Llego a ser profesor de Yale (memorias de josé Juan Arrom)



Memorias de José Juan Arrom, Profesor Emérito de la Universidad de Yale y Doctor Honoris Causa de la Universidad de La Habana. Académico, etnólogo, hispanista, historiador y divulgador de la cultura cubana. En su obra se mezcla lo erudito y lo popular en un cubanísimo estilo.

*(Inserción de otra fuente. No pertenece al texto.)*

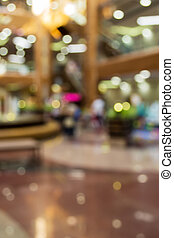 Blurred background: interior of shopping-mall gallery -...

Seguí mis estudios, y entre aprietos y alegrías llegué a terminar mi doctorado en 1941. Entonces, tal y como lo había previsto el profesor Lukiens, me nombraron profesor en el Departamento de Español de Yale. Allí me quedé durante toda mi carrera, investigando y enseñando las letras y la cultura hispanoamericanas, siempre tratando de abrirle espacios a estos campos dentro del mundo académico norteamericano.

Al principio encontré bastante resistencia. Recuerdo que la primera vez que fui a una reunión de la Modern LanguageAssociation, en Nueva York, me invitaron a un almuerzo algunos profesores. Yo todavía era estudiante graduado y me sentía muy orgulloso de estar entre las luminarias de la profesión. En eso el profesor Miguel Romera Navarro, un andaluz que enseñaba en la Universidad de Pennsylvania, me preguntó que sobre qué estaba haciendo mi tesis doctoral. Le contesté que sobre la literatura dramática cubana desde sus lejanos orígenes en la colonia hasta el momento actual en la república. Y el profesor declaró categóricamente: “!Pero en Cuba no hay teatro!”. Y agregó con voz tajante: “En Hispanoamérica nunca hubo, ni hay, ni habrá teatro”. Yo apenas logré contener mi ira y le respondí sencillamente: “Rebatir su punto de vista es precisamente el propósito de mi tesis”.

No fue Romera Navarro el único en querer ignorar la literatura hispanoamericana, porque en esa época predominaban los que creían que lo único que valía la pena enseñar era la literatura peninsular. Cuando empezaba yo d eprofesor, hice una visita a la Universidad de Princeton y conocí al renombrado Américo castro. Él me preguntó: “¿Qué enseña?”. Y cuando le contesté, me dice: “¿Literatura hispanoamericana” ¡Pero eso no existe!”. Inmediatamente le digo: “!Entonces yo no existo!”. El hombre era tremendo. Parecía que iba a comerme a pedazos o tirarme a la basura.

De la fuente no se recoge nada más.